Re: [External] : Can a triple-term in an N-Triple 1.2 statement have "infinite" number of atomic terms?

May be I am just ignorant, but a simple dynamic data structure (e.g., naïvely with pointers) to store triple terms would be the way to go, say, for triple terms with at least one level of nesting.
Obviously, without triple terms this does not introduce any inefficiency.
—e.

On 27 Jan 2025, at 16:44, Souripriya Das <souripriya.das@oracle.com> wrote:

Sorry, I meant the following Turtle 1.2 statement ... (not the shortcut version involving << ... >> — thanks to Pierre-Antoine and Enrico for pointing this out)
    :s1 :p1 <<( :s2 :p2  ... <<( :sN :pN  :oN )>>  ... )>> .

So, can an implementation support a chosen upper limit for the depth of nesting -- to say 0 (yes, even 0), 1, 2, or whatever -- for triples-terms and still be conformant with RDF 1.2?

Since there is no way to represent a triple involving an N-depth triple-term in a triplestore that supports depth less than N, interoperability of data will be affected.

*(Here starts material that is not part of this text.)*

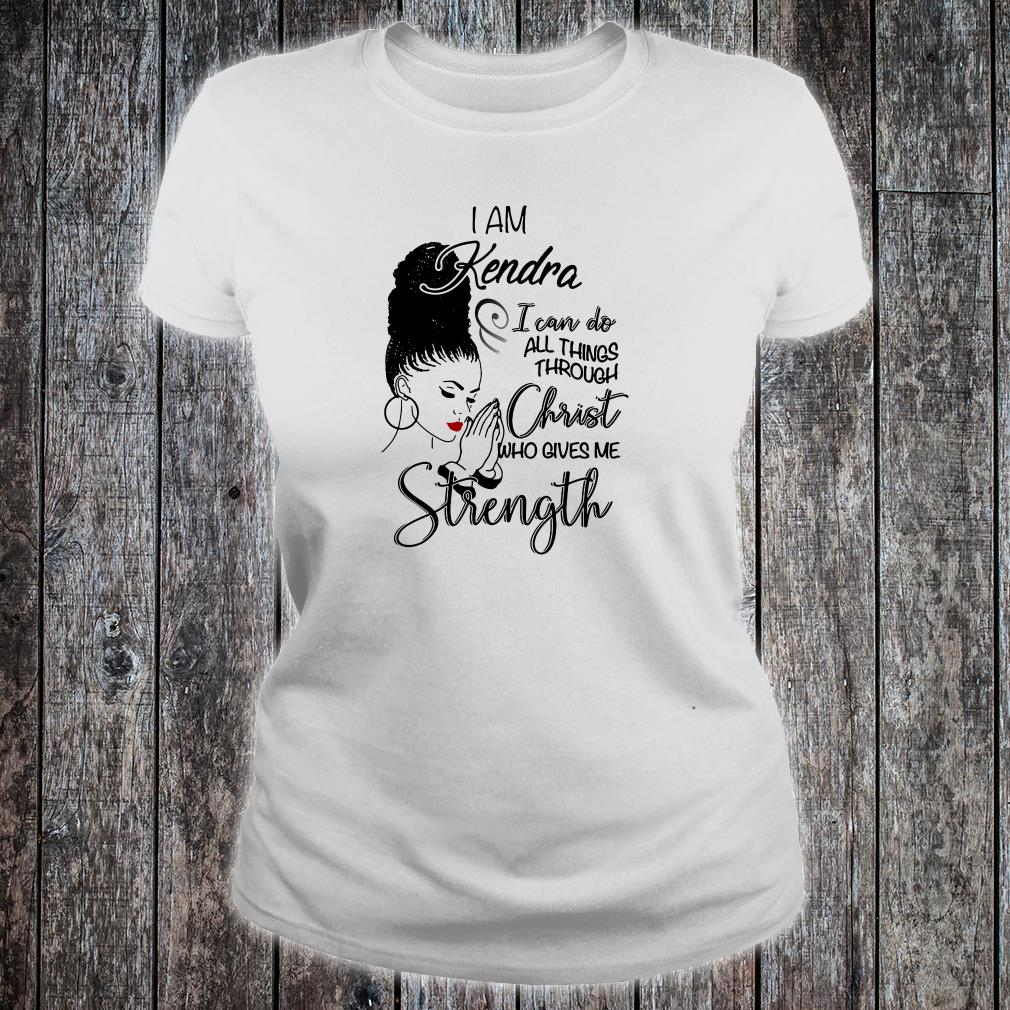 I am Kendra i can do all things through Christ who gives me strength shirt ladies tee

The following statement, for example,
     :s1 :p1 <<( :s2 :p2 <<( :s3 :p3  <<( :s4 :p4 :o4 )>> )>> )>> .
cannot be stored in a triplestore that does not support the depth of nesting needed for this statement.

Pierr-Antoine wrote:
> Note however that this is an extreme corner case, since most of the time, people would make statements about reifiers rather than about triple terms themselves.

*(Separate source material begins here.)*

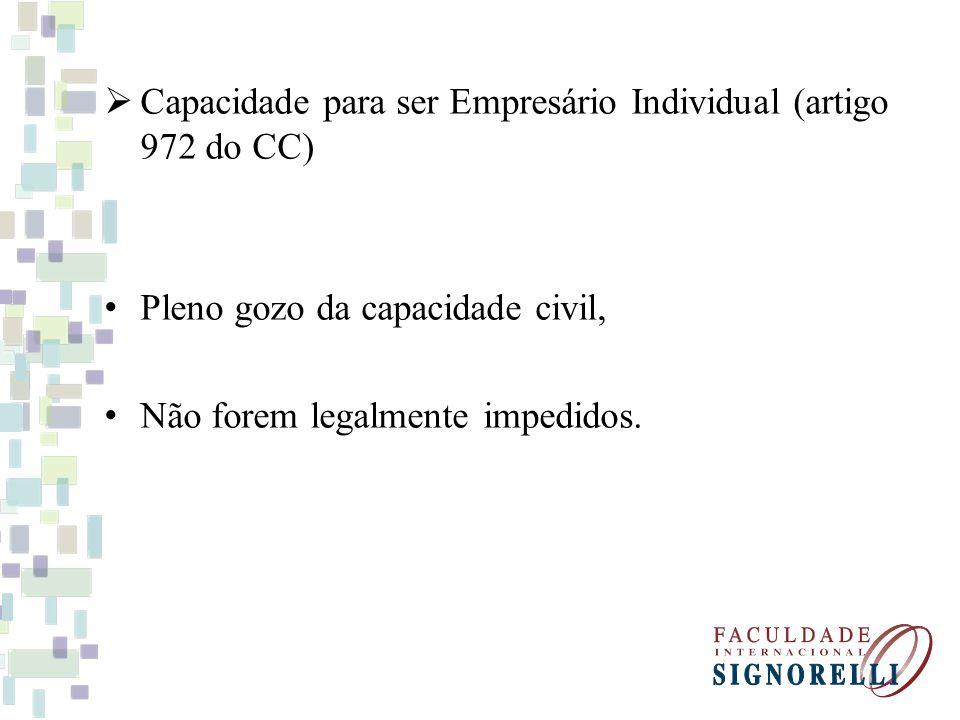 Capacidade para ser Empresário Individual (artigo 972 do CC) Pleno gozo da capacidade civil, Não forem legalmente impedidos.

My concern is whether we are putting too much complexity into RDF1.2 to support rare situations and thereby creating potential for interoperability issues.

Thanks,
Souri.

________________________________
From: Franconi Enrico <franconi@inf.unibz.it<mailto:franconi@inf.unibz.it>>
Sent: Monday, January 27, 2025 9:13 AM
To: Souripriya Das <souripriya.das@oracle.com<mailto:souripriya.das@oracle.com>>
Cc: Pierre-Antoine Champin <pierre-antoine@w3.org<mailto:pierre-antoine@w3.org>>; Andy Seaborne <andy@apache.org<mailto:andy@apache.org>>; public-rdf-star-wg@w3.org<mailto:public-rdf-star-wg@w3.org> <public-rdf-star-wg@w3.org<mailto:public-rdf-star-wg@w3.org>>
Subject: Re: [External] : Can a triple-term in an N-Triple 1.2 statement have "infinite" number of atomic terms?

Souripriya Das  wrote:
So, if we go with such a "no nested triples-terms" restriction in N-Triples 1.2, conversion of the following Turtle 1.2 statement (containing a nested triple-term)
    :s1 :p1 <<( :s2 :p2  ... <<( :sN :pN  :oN )>>  ... )>> .
to N-Triples 1.2 will be the following set of statements:
    :s1 :p1 _:b2 .
    _:b2 rdf:reifies <<( :s2 :p2 _:b3 )>> .
              ...
    _:bN rdf:reiffes <<( :sN :pN :oN )>> .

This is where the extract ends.